YOUR OBJECTIVE: Output everything in the listing exactly.
Segment Start: SUPPLIED RECORDS
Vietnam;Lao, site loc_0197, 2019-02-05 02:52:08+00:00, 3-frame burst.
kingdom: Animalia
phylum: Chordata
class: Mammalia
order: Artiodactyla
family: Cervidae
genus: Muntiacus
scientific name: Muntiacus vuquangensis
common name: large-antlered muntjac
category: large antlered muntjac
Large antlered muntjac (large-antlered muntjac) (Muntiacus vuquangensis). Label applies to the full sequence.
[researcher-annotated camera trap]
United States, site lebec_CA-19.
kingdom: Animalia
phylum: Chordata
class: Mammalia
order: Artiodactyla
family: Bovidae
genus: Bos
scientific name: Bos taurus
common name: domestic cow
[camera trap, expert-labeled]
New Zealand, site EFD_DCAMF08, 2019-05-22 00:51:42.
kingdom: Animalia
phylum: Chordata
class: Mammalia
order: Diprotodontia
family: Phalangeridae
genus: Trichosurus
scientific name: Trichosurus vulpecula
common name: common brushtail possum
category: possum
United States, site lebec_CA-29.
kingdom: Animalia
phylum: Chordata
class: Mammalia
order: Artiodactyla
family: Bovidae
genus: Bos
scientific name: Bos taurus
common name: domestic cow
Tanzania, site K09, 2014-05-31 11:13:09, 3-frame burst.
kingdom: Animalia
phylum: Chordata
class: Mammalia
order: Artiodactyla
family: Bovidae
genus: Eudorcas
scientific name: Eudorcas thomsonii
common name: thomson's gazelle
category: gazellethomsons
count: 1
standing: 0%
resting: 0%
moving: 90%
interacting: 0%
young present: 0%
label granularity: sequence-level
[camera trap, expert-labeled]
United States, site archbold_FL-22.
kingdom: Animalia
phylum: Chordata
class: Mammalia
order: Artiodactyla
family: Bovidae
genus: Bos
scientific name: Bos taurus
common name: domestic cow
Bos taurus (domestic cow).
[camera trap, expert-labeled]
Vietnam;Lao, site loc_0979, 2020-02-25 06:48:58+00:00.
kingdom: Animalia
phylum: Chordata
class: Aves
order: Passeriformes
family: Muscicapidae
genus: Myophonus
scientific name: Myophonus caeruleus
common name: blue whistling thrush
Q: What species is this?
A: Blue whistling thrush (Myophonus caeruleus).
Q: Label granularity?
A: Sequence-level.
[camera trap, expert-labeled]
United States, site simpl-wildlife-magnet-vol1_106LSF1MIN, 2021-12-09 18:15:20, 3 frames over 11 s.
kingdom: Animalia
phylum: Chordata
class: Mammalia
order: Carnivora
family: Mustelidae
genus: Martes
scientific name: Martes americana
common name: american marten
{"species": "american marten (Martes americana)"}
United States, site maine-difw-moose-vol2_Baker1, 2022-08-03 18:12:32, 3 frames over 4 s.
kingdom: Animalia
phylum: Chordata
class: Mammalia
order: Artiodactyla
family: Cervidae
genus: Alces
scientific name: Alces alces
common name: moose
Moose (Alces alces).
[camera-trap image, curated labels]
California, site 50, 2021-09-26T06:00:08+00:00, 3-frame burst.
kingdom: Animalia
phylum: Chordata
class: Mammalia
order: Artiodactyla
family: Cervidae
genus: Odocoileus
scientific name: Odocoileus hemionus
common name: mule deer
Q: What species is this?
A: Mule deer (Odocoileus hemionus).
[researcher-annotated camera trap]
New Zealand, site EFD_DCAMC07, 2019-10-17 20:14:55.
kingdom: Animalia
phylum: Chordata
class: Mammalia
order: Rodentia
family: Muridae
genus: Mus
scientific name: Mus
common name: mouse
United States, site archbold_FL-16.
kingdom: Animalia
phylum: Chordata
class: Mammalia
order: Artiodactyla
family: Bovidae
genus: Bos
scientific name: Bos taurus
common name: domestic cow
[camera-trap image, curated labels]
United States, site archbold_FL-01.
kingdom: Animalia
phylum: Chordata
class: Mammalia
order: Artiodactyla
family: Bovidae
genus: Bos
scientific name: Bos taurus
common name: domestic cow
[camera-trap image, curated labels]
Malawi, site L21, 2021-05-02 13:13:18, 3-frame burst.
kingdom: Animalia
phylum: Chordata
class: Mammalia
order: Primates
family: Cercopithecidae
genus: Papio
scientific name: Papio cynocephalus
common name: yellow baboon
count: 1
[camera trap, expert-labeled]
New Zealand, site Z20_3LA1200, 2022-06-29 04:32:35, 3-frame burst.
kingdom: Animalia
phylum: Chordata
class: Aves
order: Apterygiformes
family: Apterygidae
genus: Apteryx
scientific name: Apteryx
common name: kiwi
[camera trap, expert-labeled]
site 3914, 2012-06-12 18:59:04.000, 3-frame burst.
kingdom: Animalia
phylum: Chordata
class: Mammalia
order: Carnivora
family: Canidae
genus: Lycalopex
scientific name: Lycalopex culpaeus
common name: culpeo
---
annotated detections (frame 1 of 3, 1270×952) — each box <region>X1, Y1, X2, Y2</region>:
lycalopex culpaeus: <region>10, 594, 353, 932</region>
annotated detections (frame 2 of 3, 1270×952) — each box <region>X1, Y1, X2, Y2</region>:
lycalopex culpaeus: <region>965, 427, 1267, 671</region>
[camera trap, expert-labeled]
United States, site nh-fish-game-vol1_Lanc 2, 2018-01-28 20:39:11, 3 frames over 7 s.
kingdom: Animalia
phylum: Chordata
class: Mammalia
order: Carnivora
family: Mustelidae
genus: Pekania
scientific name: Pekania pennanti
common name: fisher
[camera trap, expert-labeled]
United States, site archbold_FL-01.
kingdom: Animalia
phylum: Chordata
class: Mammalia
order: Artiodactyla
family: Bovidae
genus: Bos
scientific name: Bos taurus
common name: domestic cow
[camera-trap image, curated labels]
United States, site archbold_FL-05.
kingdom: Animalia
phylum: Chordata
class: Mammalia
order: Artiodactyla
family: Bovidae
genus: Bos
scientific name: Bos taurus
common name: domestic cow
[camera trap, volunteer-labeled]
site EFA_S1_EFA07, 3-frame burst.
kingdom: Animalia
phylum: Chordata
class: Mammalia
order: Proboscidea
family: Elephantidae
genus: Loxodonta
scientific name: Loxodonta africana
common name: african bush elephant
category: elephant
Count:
Segment End: SUPPLIED RECORDS
TASK SOLUTION:
Vietnam;Lao, site loc_0197, 2019-02-05 02:52:08+00:00, 3-frame burst.
kingdom: Animalia
phylum: Chordata
class: Mammalia
order: Artiodactyla
family: Cervidae
genus: Muntiacus
scientific name: Muntiacus vuquangensis
common name: large-antlered muntjac
category: large antlered muntjac
Large antlered muntjac (large-antlered muntjac) (Muntiacus vuquangensis). Label applies to the full sequence.
[researcher-annotated camera trap]
United States, site lebec_CA-19.
kingdom: Animalia
phylum: Chordata
class: Mammalia
order: Artiodactyla
family: Bovidae
genus: Bos
scientific name: Bos taurus
common name: domestic cow
[camera trap, expert-labeled]
New Zealand, site EFD_DCAMF08, 2019-05-22 00:51:42.
kingdom: Animalia
phylum: Chordata
class: Mammalia
order: Diprotodontia
family: Phalangeridae
genus: Trichosurus
scientific name: Trichosurus vulpecula
common name: common brushtail possum
category: possum
United States, site lebec_CA-29.
kingdom: Animalia
phylum: Chordata
class: Mammalia
order: Artiodactyla
family: Bovidae
genus: Bos
scientific name: Bos taurus
common name: domestic cow
Tanzania, site K09, 2014-05-31 11:13:09, 3-frame burst.
kingdom: Animalia
phylum: Chordata
class: Mammalia
order: Artiodactyla
family: Bovidae
genus: Eudorcas
scientific name: Eudorcas thomsonii
common name: thomson's gazelle
category: gazellethomsons
count: 1
standing: 0%
resting: 0%
moving: 90%
interacting: 0%
young present: 0%
label granularity: sequence-level
[camera trap, expert-labeled]
United States, site archbold_FL-22.
kingdom: Animalia
phylum: Chordata
class: Mammalia
order: Artiodactyla
family: Bovidae
genus: Bos
scientific name: Bos taurus
common name: domestic cow
Bos taurus (domestic cow).
[camera trap, expert-labeled]
Vietnam;Lao, site loc_0979, 2020-02-25 06:48:58+00:00.
kingdom: Animalia
phylum: Chordata
class: Aves
order: Passeriformes
family: Muscicapidae
genus: Myophonus
scientific name: Myophonus caeruleus
common name: blue whistling thrush
Q: What species is this?
A: Blue whistling thrush (Myophonus caeruleus).
Q: Label granularity?
A: Sequence-level.
[camera trap, expert-labeled]
United States, site simpl-wildlife-magnet-vol1_106LSF1MIN, 2021-12-09 18:15:20, 3 frames over 11 s.
kingdom: Animalia
phylum: Chordata
class: Mammalia
order: Carnivora
family: Mustelidae
genus: Martes
scientific name: Martes americana
common name: american marten
{"species": "american marten (Martes americana)"}
United States, site maine-difw-moose-vol2_Baker1, 2022-08-03 18:12:32, 3 frames over 4 s.
kingdom: Animalia
phylum: Chordata
class: Mammalia
order: Artiodactyla
family: Cervidae
genus: Alces
scientific name: Alces alces
common name: moose
Moose (Alces alces).
[camera-trap image, curated labels]
California, site 50, 2021-09-26T06:00:08+00:00, 3-frame burst.
kingdom: Animalia
phylum: Chordata
class: Mammalia
order: Artiodactyla
family: Cervidae
genus: Odocoileus
scientific name: Odocoileus hemionus
common name: mule deer
Q: What species is this?
A: Mule deer (Odocoileus hemionus).
[researcher-annotated camera trap]
New Zealand, site EFD_DCAMC07, 2019-10-17 20:14:55.
kingdom: Animalia
phylum: Chordata
class: Mammalia
order: Rodentia
family: Muridae
genus: Mus
scientific name: Mus
common name: mouse
United States, site archbold_FL-16.
kingdom: Animalia
phylum: Chordata
class: Mammalia
order: Artiodactyla
family: Bovidae
genus: Bos
scientific name: Bos taurus
common name: domestic cow
[camera-trap image, curated labels]
United States, site archbold_FL-01.
kingdom: Animalia
phylum: Chordata
class: Mammalia
order: Artiodactyla
family: Bovidae
genus: Bos
scientific name: Bos taurus
common name: domestic cow
[camera-trap image, curated labels]
Malawi, site L21, 2021-05-02 13:13:18, 3-frame burst.
kingdom: Animalia
phylum: Chordata
class: Mammalia
order: Primates
family: Cercopithecidae
genus: Papio
scientific name: Papio cynocephalus
common name: yellow baboon
count: 1
[camera trap, expert-labeled]
New Zealand, site Z20_3LA1200, 2022-06-29 04:32:35, 3-frame burst.
kingdom: Animalia
phylum: Chordata
class: Aves
order: Apterygiformes
family: Apterygidae
genus: Apteryx
scientific name: Apteryx
common name: kiwi
[camera trap, expert-labeled]
site 3914, 2012-06-12 18:59:04.000, 3-frame burst.
kingdom: Animalia
phylum: Chordata
class: Mammalia
order: Carnivora
family: Canidae
genus: Lycalopex
scientific name: Lycalopex culpaeus
common name: culpeo
---
annotated detections (frame 1 of 3, 1270×952) — each box <region>X1, Y1, X2, Y2</region>:
lycalopex culpaeus: <region>10, 594, 353, 932</region>
annotated detections (frame 2 of 3, 1270×952) — each box <region>X1, Y1, X2, Y2</region>:
lycalopex culpaeus: <region>965, 427, 1267, 671</region>
[camera trap, expert-labeled]
United States, site nh-fish-game-vol1_Lanc 2, 2018-01-28 20:39:11, 3 frames over 7 s.
kingdom: Animalia
phylum: Chordata
class: Mammalia
order: Carnivora
family: Mustelidae
genus: Pekania
scientific name: Pekania pennanti
common name: fisher
[camera trap, expert-labeled]
United States, site archbold_FL-01.
kingdom: Animalia
phylum: Chordata
class: Mammalia
order: Artiodactyla
family: Bovidae
genus: Bos
scientific name: Bos taurus
common name: domestic cow
[camera-trap image, curated labels]
United States, site archbold_FL-05.
kingdom: Animalia
phylum: Chordata
class: Mammalia
order: Artiodactyla
family: Bovidae
genus: Bos
scientific name: Bos taurus
common name: domestic cow
[camera trap, volunteer-labeled]
site EFA_S1_EFA07, 3-frame burst.
kingdom: Animalia
phylum: Chordata
class: Mammalia
order: Proboscidea
family: Elephantidae
genus: Loxodonta
scientific name: Loxodonta africana
common name: african bush elephant
category: elephant
Count:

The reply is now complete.